In particular, Harris spoke of the social media, which has seen unprecedented growth and pointed out that it is the users in the social media space that need to be focussed on. "Maybe, we fear that there would not be enough revenue to earn out of it, but see it from the client's perspective," he said.
Saying that people will always chase brands, he further stressed on brand power. "Brands will always play a crucial role - and as long as brands do that, agencies will continue to play a crucial role," Harris said.
Abraham presented the IMRB findings. To arrive at a consensus on the challenges ahead, both advertisers and agencies were spoken to. "When we spoke to clients and agencies, we found that the issues were not different, but the perspectives were," she said.
The biggest issue turned out to be talent. While agencies said that it has become increasingly hard to attract and retain talent, advertisers, while acknowledging the problem, were of the view that agencies do not have the processes to address the issue.
Going forward, while agencies pointed out that the current remuneration is pressing the bottom line, impacting talent acquisition and retention, advertisers said that they are always ready to re-negotiate, provided they are assured adequate value.
During the course of the interviews, agencies also suggested that they could be a part of the advertisers' profits by putting a value to ideas. Advertisers welcomed the thought, asking how agencies planned to do the same.

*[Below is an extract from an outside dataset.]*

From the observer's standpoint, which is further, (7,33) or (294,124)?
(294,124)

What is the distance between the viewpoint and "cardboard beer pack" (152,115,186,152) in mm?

Regarding consumer understanding, advertisers were of the view that neither agencies nor companies understand consumers. Agencies, however, said that consumer understanding is restricted by time and resource.
At this point, Harris said, "We do not really know the consumer. We know Mumbai, Kolkata, Delhi, but not the consumer. Why should the client pay if the agency does not know any more than what even a housewife probably knows?"
The perspectives of the agency and the advertiser on new media were also discussed. While both agreed that it is an emerging platform, agencies were of the view that television still remains the main medium and the advertiser was concerned about what the agency is doing to put the brand in the centre.
Other issues discussed included the business of deconstructing offerings and increasing specialisation. Agencies obviously said that specialisation is good for the industry, facilitating greater focus and market growth. Clients, however, revealed that while specialisation works well, it is a source of confusion.
Closing the session, Harris said that talent, consumer-centricity, creativity, digital and technology, and integrated communication are the factors that will drive the future for agencies.
He reiterated the need to pay maximum attention to the brand, business and the advertiser, and focus on the long-term, rather than having short-term perspectives.
"Everyone read the newspaper today. How many of you can really remember an ad though? That is the sadness of this industry," remarked Harris. "If you do not have the excitement of this profession, do not be in it. What advertising today needs is 'one tight slap'. Get out of the slumber and do something new," Harris said at the end of the session.